Business owners and politicians feel the entry of large scale organised retail would distort the current picture and wipe out unorganised retail. However, the point to be remembered is that multi-brand retail players would have to set shop at limited number of locations due to the sheer space that their business demands. With the requirement of copious amounts of space comes the question of proximity. Multi-brand outlets are thus more likely to develop away from densely populated areas. Facing facts, India’s no developed nation for the entire population to start doing their groceries on weekends by going to a Walmart and bringing back a dickey-full of necessities.

Kiranas are known for their fixed customer base, close proximity to residential areas, ad hoc requirements, small deliveries, petty credit accounts, among others. Frankly, this is like comparing apples and oranges. Moreover, the government’s norm to allow multi-brand outlets to set up in cities with a population of over 10 lakh and covering an area of 10 kms around the municipal/urban agglomeration limits eliminates the apparent threat to a massive population.

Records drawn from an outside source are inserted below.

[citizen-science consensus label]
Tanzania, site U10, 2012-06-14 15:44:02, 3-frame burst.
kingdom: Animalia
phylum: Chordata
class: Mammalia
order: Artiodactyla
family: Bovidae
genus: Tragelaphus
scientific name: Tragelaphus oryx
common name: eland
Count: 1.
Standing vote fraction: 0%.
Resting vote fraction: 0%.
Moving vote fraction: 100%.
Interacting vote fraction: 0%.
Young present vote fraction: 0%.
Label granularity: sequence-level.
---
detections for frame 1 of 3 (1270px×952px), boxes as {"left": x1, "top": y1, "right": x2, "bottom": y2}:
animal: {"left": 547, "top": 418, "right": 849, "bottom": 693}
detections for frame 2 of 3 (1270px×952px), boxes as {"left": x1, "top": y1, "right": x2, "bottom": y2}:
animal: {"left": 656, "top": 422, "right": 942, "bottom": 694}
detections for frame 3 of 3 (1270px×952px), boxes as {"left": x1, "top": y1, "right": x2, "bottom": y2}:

Meanwhile, assuming the unorganised retail sector in India remains minimally affected in terms of shops closing operations, this investment policy would bring about a series of benefits to the economy. Leaving aside the most obvious prospective employment generation capacity that this move creates, the conditions laid under which foreign investors are allowed to invest up to 51 per cent in multi-brand retail turn out to be quite advantageous.

The minimum amount to be brought in, as FDI, by the foreign investor would be USD 100 million (roughly Rs.550 crore). At least 50 per cent of this amount would be invested in back-end infrastructure that includes processing, manufacturing, distribution, design improvement, quality control, packaging, logistics, storage, ware-house, agricultural market produce infrastructure, etc. Do we need any more explanation on how this could improve the various stages involved in the retail supply chain?

At least 30 per cent of the value of procurement of manufactured/processed goods is to be sourced from small industries which have a total investment in plant and machinery not exceeding USD 1 million on a mandatory basis. This would give a major boost to smaller players in the chain, boosting their business and adding on to employment on this front as well.

While on one hand there is the apparent threat of loss of jobs and small businesses, there are investments, employment, infrastructure development and boost to small and medium industries on the other. It boils down to how you look at the placement of local stores as compared to big players and how they can disrupt the system, or not. They are both positioned differently and would not risk the existence of the other in a way that is being perceived.

Though it remains to be seen whether the government stays firm on allowing FDI in retail which has a severe social impact rather than an economic impact, our sources suggest that the government taking a step backward is unlikely. However, the impact of FDI in retail would be seen in the long run and not in the short term.